Archive for the ‘California’ Category

New Solar Homes Partnership Approves First CA Community

Solarbuzz

The New Solar Homes Partnership (NSHP) is a 10-year, $400 million program of the California Energy Commission to encourage energy efficiency and solar power in new home construction. Specifically, the NSHP works with builders and developers to install 400 megawatts (MW) of solar energy on energy-efficient CA homes in the next ten years. The Partnership focuses on new single family homes, multi-family homes, and affordable housing construction.

The NSHP officially began on January 2 of this year, and it just crossed a milestone with its first approval of a new home community. The subdivision of Wisteria in Rocklin, California is made up of 60 homes, 35 of which will all have solar power systems that come standard, totaling 82 KW of renewable energy. Christopherson Homes is building the community.

Solar power may be exciting, but California energy policy puts greater emphasis on efficiency because it is the most cost effective way of cutting emissions. By combining efficiency with solar, the NSHP can help ensure that the projects are as affordable as possible.

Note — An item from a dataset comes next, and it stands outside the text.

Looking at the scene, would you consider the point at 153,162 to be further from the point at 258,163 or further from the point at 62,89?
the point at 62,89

The Partnership’s incentives encourage homes to be 35-50 percent above current efficiency standards.
The NSHP hopes that the Wisteria project will be the beginning of a self-sustaining market and that 50 percent of all new homes by 2017 will be super energy-efficient and solar powered.

Go Solar California!

Solar Buzz

Californians More Efficient Than Most

Although California ranks second in total carbon dioxide (CO2) emissions that cause global warming, the U.S.’s most populous state is also one of the lowest emitters on a per-capita basis.

That’s right; the average Californian emits fewer CO2 emissions than people in all other states except Idaho, Vermont, and Rhode Island. According an Associated Press analysis of 2003 data (the latest U.S. Department of Energy numbers available), Californians are responsible for about 24,000 pounds of CO2 per person per year. In comparison, Wyoming emits 276,000 pounds per capita annually.

True, California has less heavy industry that many other states, and mild weather means residents aren’t blasting the heat or air conditioning as often as others. But although Californians drive just as far, live in homes just as big, and have just as many gadgets, the analysis found that policies put in place in the last 30 years have made the Golden State more efficient than almost any other.

Since the oil embargo of the 1970s, lawmakers have barred utilities from buying power from highly polluting plants, required more renewable energy, and have enacted energy-efficiency standards for new homes and buildings. The state has considered banning traditional incandescent light bulbs and creating fuel efficiency standards for automobiles, although the latter idea has been tied up in the courts. Last year, California became the first to require a statewide cap on climate change emissions, cutting them 25 percent by 2020.

Claudia Chandler, assistant director of the California Energy Commission, told the AP that these energy efficiency measures have eliminated the need to build 20 large power plants. Other estimates have shown that the average California family spends about $800 a year less on energy than it would have without these efficiency improvements.

Associated Press, via the Daily Breeze
Washington Post

California Eyes CO2 Partnership with Europe

As California implements a cap-and-trade system for carbon dioxide (CO2), a major contributor to global warming, it’s eyeing the European CO2 market as a model. Creating similar market-based mechanisms to fight global warming could create a more thorough, comprehensive solution to the problem.

California officials met with EU lawmakers last week to discuss cap-and-trade, a system in which industries are given a limit as to how much CO2 they can emit. For companies that cut emissions more than what is regulated, they receive credits. That company can then turn around and sell those credits to other companies that cannot or will not cut their CO2 pollution, thus allowing them to meet their requirements, too. So the further a company can reduce its CO2, the more money it can make from selling or trading its extra credits.

The California Global Warming Solutions Act signed into law last fall by Governor Schwarzenegger requires a CO2 market, but the state has learned that creating its own unique market could be very costly and complicated. Linda Adams, secretary of the California Environmental Protection Agency, told Reuters: “Our governor has asked us to design a market that could be compatible with the ETS, the European trading system.”

California is the 12th largest CO2 polluter on the planet, so their entry into the European market could mark the beginning of a global CO2 trading system. Adams hopes that other nations will join:

"California and the European Union can't solve this problem alone. We think working together and working with China and India and other countries will lead to a solution."